### TRAVAIL DEMANDÉ
Recopiez à l'identique le texte sur la réunion consacrée aux livraisons d'armes à l'Ukraine, depuis "Le format ne" jusqu'à "au discours préparé." inclus.
##### PASSAGE FOURNI
Remarques préliminaires
La réunion porte sur la livraison d'armes à l'Ukraine par les pays occidentaux dans le but d'opérer une escalade des tensions dans toute la région. Cette question ne sera jamais débattue.
Chaque pays présent lit un texte rédigé à l'avance dans lequel il expose sa posture de principe. En terme de discours de la guerre [ce que veulent dire les actes], on pourra résumer rapidement ces positions.
Le format ne se prête pas du tout à la discussion, seulement à l'extrême limite à pouvoir répondre à des attaques ad hominem dans le feu de l'instant en intégrant une phrase au discours préparé.
Vu du public il est "évident" (avec toute l'amplitude de l'ignorance) que ces discussions sont futiles et inutiles, parce que la mauvaise foi est une composante majeure de tout ce qui est dit. À tel point qu'il devient courant d'accuser de mauvaise foi ceux qui ne le sont pas.
##########
##### DONNÉES EXTRAITES
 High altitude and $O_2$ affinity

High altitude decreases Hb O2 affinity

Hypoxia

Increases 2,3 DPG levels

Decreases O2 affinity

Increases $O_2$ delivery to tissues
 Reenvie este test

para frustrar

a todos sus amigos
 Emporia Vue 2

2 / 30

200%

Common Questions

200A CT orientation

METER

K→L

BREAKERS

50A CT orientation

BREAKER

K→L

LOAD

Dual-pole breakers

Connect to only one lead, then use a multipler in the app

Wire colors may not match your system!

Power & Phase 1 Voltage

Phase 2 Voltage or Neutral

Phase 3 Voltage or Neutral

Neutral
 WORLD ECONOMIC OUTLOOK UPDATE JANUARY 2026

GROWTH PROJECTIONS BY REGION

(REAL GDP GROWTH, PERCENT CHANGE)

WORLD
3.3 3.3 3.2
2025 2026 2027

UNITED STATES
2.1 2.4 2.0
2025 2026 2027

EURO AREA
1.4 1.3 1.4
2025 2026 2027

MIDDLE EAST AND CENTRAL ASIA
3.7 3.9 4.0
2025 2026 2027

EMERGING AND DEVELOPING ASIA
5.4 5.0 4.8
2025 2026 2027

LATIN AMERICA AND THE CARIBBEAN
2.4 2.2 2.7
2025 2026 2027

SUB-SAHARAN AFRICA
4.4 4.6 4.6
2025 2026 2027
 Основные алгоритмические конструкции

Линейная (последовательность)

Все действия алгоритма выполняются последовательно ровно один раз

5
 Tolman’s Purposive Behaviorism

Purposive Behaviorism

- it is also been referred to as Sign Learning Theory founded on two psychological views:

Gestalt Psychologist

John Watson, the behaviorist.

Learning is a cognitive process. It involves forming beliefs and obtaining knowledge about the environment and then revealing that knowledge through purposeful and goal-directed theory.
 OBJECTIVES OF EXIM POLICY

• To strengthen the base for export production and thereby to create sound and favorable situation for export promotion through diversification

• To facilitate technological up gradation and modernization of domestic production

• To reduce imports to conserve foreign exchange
##########
### RÉPONSE RÉDIGÉE
Le format ne se prête pas du tout à la discussion, seulement à l'extrême limite à pouvoir répondre à des attaques ad hominem dans le feu de l'instant en intégrant une phrase au discours préparé.